*** Opening Excerpted text ***

A structured way to end a marriage without ending everything else.

Collaborative divorce is a legal process designed around resolution. Since 2002, Cristi Trusler has practiced at its center. This is what it actually is, how it works, and when it's the right path.

2002

First collaborative matter

300+

Collaborative matters by 2017

2017

Master Credentialed

Top 5

In Central Texas by case volume

Chapter 01 What it actually is

Most people don't know what collaborative divorce is. Here's the clean version.

Collaborative divorce is a legal process where both spouses agree, in writing and at the outset, not to go to court. Each spouse has their own attorney — specifically trained in collaborative practice — and a team of neutral professionals supports the work. In most matters that includes a financial neutral and a mental-health neutral, sometimes called a communication coach. When children are involved, a child specialist may join the team for the parts of the work that concern the kids.

The core mechanic is this: if the process breaks down and either spouse decides to litigate, the collaborative attorneys are disqualified. Both parties have to hire new lawyers. That is not a quirk — it is the mechanism that gives everyone at the table skin in the game to make the process work.

Collaborative is frequently confused with mediation, which in Texas is almost always a session inside a divorce process — each spouse with their own attorney, plus a neutral attorney-mediator — rather than a standalone divorce path. It is also confused with "amicable divorce," which is not a defined process at all, just a description of tone. Collaborative is a specific legal framework with a specific structure and specific ethics.

The structure exists because it works. Couples who believe their divorce can be done amicably often discover in the middle of negotiation that amicable was a premise, not a plan. Collaborative is the plan — a process that is designed to absorb friction without collapsing into court.

Chapter 02 What depth looks like

Cristi didn't add collaborative as a service line. She's built a practice around it.

Cristi took her first collaborative training in 2002 — before most Texas family lawyers knew the word, and more than a decade before the Texas Family Code was amended to specifically recognize collaborative practice. She began handling collaborative matters almost immediately and has continued to do so, consistently, since.

By the time she was Master Credentialed in 2017 — the highest distinction Collaborative Divorce Texas confers, and a credential requiring advanced interdisciplinary training plus peer review of sustained case experience — she had already handled more than three hundred collaborative matters. She has handled many more in the years since.

*** Closing Excerpted text ***

→ **Study questions**
**a)** Answer these questions from the excerpt on collaborative divorce, one per line:
(i) In what year did Cristi Trusler take her first collaborative training?
(ii) What happens to the collaborative attorneys if either spouse decides to litigate?
(iii) In Texas, what is mediation almost always?
**b)** Which professionals other than the spouses' attorneys does the excerpt on collaborative divorce name as possible members of the supporting team? List them all.

*** Opening Source material ***

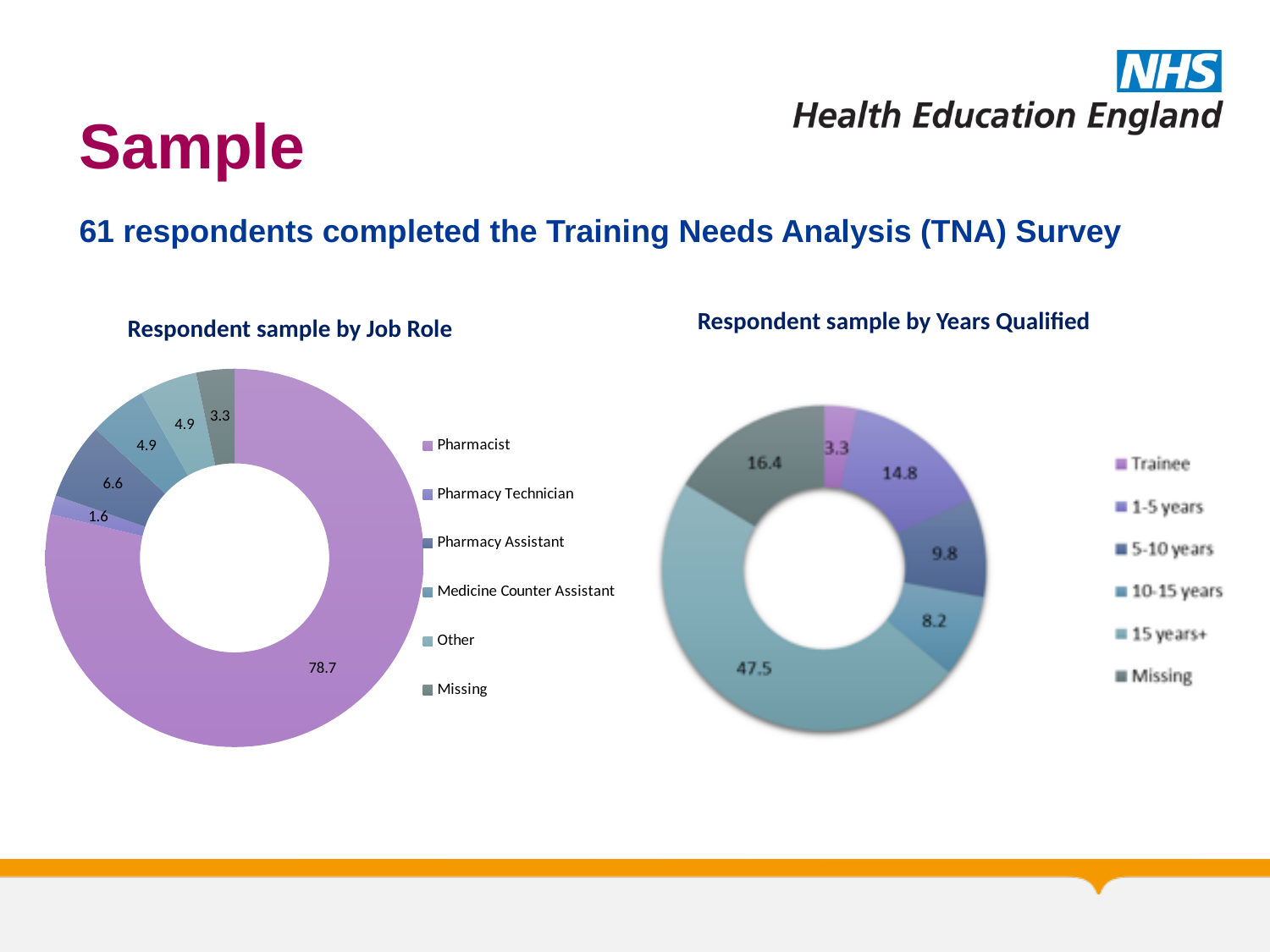
In the 'Respondent sample by Job Role' chart, what value is shown for Pharmacy Assistant? 6.6 In the 'Respondent sample by Job Role' chart, which category has the smallest value? Pharmacy Technician In the 'Respondent sample by Years Qualified' chart, which category has the largest value? 15 years+ In the 'Respondent sample by Job Role' chart, what is the difference between the Pharmacist value and the Pharmacy Assistant value? 72.1 In the 'Respondent sample by Years Qualified' chart, what value is shown for 15 years+? 47.5 In the 'Respondent sample by Years Qualified' chart, what value is shown for 1-5 years? 14.8 In the 'Respondent sample by Years Qualified' chart, which category has the smallest value? Trainee In the 'Respondent sample by Years Qualified' chart, what is the difference between the Missing value and the Trainee value? 13.1 In the 'Respondent sample by Job Role' chart, what value is shown for Pharmacist? 78.7 In the 'Respondent sample by Years Qualified' chart, which is larger: the value for 5-10 years or the value for 10-15 years? 5-10 years In the 'Respondent sample by Job Role' chart, how many categories does the legend list? 6 What type of chart is the 'Respondent sample by Years Qualified' chart? Doughnut chart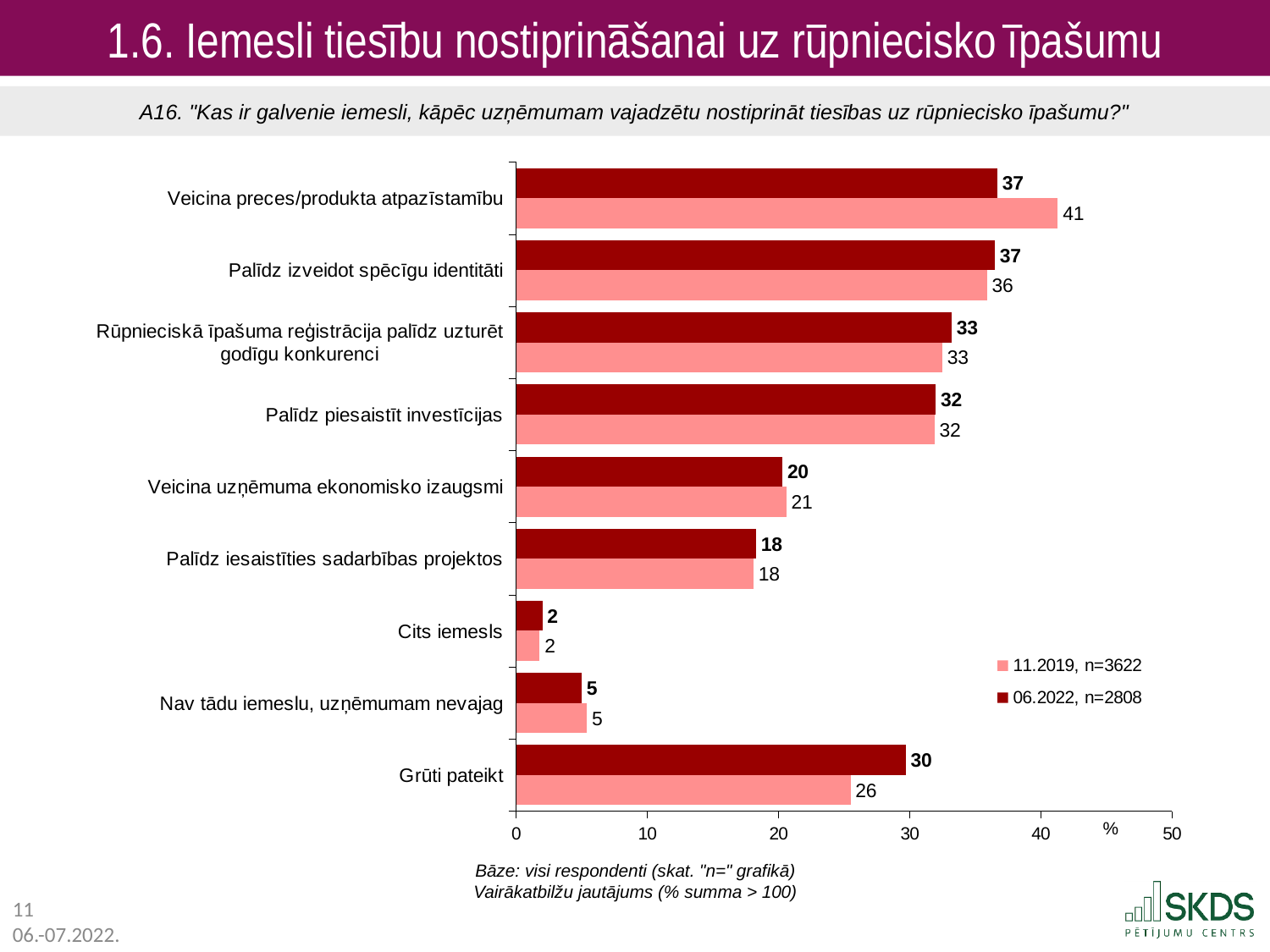
Which category has the lowest value in the 06.2022, n=2808 series? Cits iemesls For "Palīdz izveidot spēcīgu identitāti", which series has the larger value, 11.2019 or 06.2022? 06.2022 What is the value for "Grūti pateikt" in the 06.2022, n=2808 series? 30 What kind of chart is shown on the slide? Bar chart Which category has the highest value in the 11.2019, n=3622 series? Veicina preces/produkta atpazīstamību What is the difference between the 11.2019 and 06.2022 values for "Veicina preces/produkta atpazīstamību"? 4 What is the sample size (n) for the 06.2022 series shown in the legend? 2808 How many categories are shown on the chart? 9 What is the value for "Palīdz piesaistīt investīcijas" in the 06.2022, n=2808 series? 32 What is the difference between the 06.2022 and 11.2019 values for "Grūti pateikt"? 4 How many series does the legend list? 2 What is the value for "Veicina preces/produkta atpazīstamību" in the 11.2019, n=3622 series? 41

*** Closing Source material ***

→ **Answers to the tasks**
**a)**
(i) 2002
(ii) They are disqualified, and both parties have to hire new lawyers.
(iii) A session inside a divorce process, with each spouse's own attorney plus a neutral attorney-mediator, rather than a standalone divorce path.

**b)**
- Financial neutral
- Mental-health neutral (sometimes called a communication coach)
- Child specialist